Task to complete. Copy all records exactly; omit pictures.

======

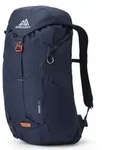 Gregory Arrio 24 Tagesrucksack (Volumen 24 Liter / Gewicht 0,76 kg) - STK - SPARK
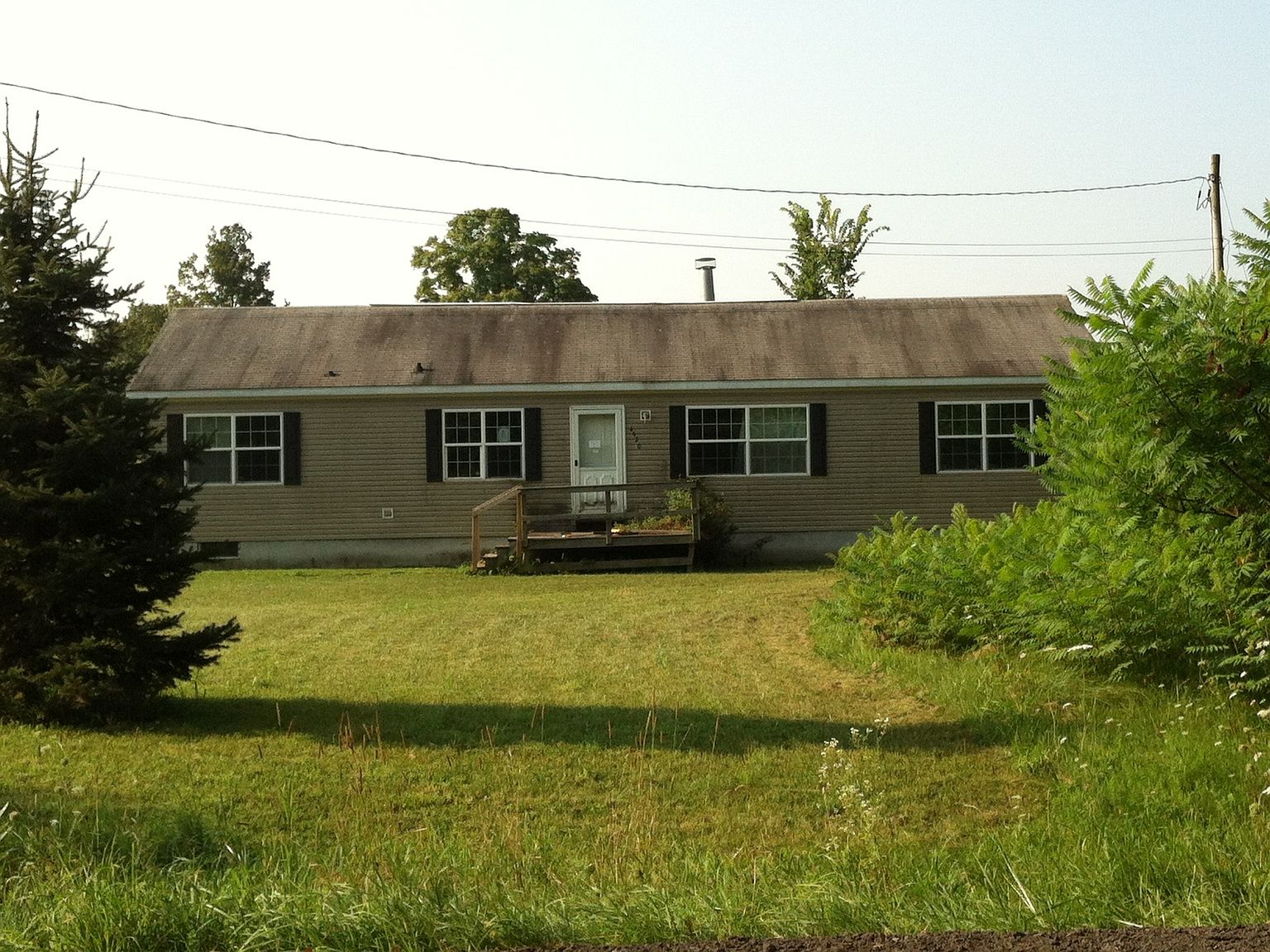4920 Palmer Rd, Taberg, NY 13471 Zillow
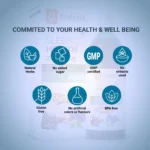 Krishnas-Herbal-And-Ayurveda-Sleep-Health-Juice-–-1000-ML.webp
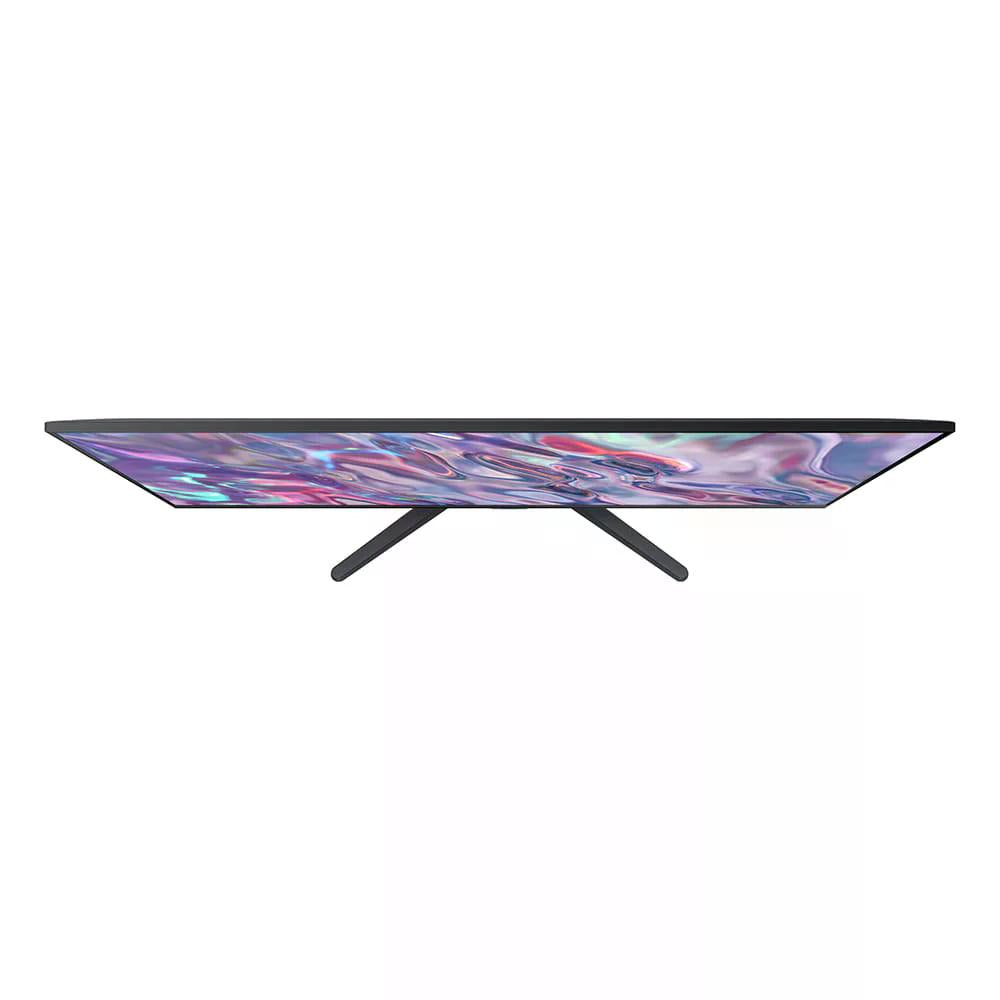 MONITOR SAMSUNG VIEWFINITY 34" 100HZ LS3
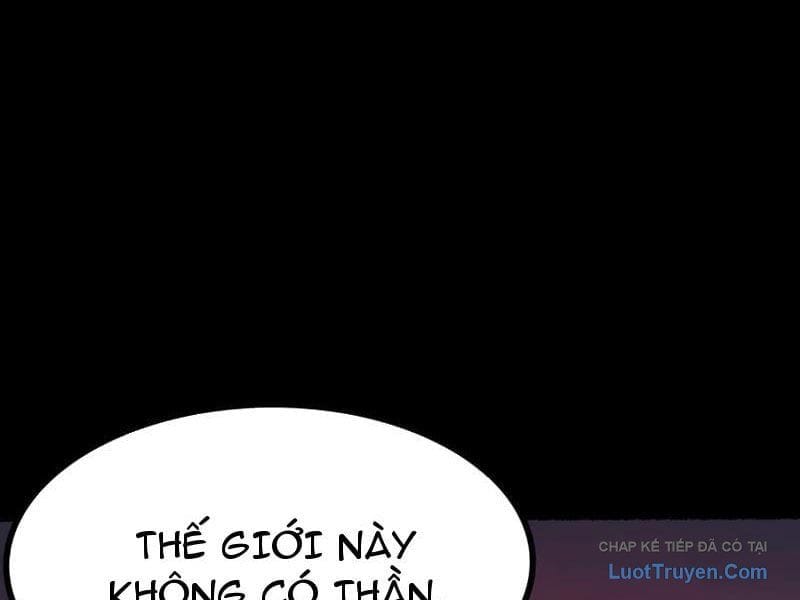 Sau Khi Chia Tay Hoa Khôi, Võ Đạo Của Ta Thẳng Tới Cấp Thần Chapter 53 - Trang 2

======

Task solution.
 Gregory Arrio 24 Tagesrucksack (Volumen 24 Liter / Gewicht 0,76 kg) - STK - SPARK
4920 Palmer Rd, Taberg, NY 13471 Zillow
 Krishnas-Herbal-And-Ayurveda-Sleep-Health-Juice-–-1000-ML.webp
 MONITOR SAMSUNG VIEWFINITY 34" 100HZ LS3
 Sau Khi Chia Tay Hoa Khôi, Võ Đạo Của Ta Thẳng Tới Cấp Thần Chapter 53 - Trang 2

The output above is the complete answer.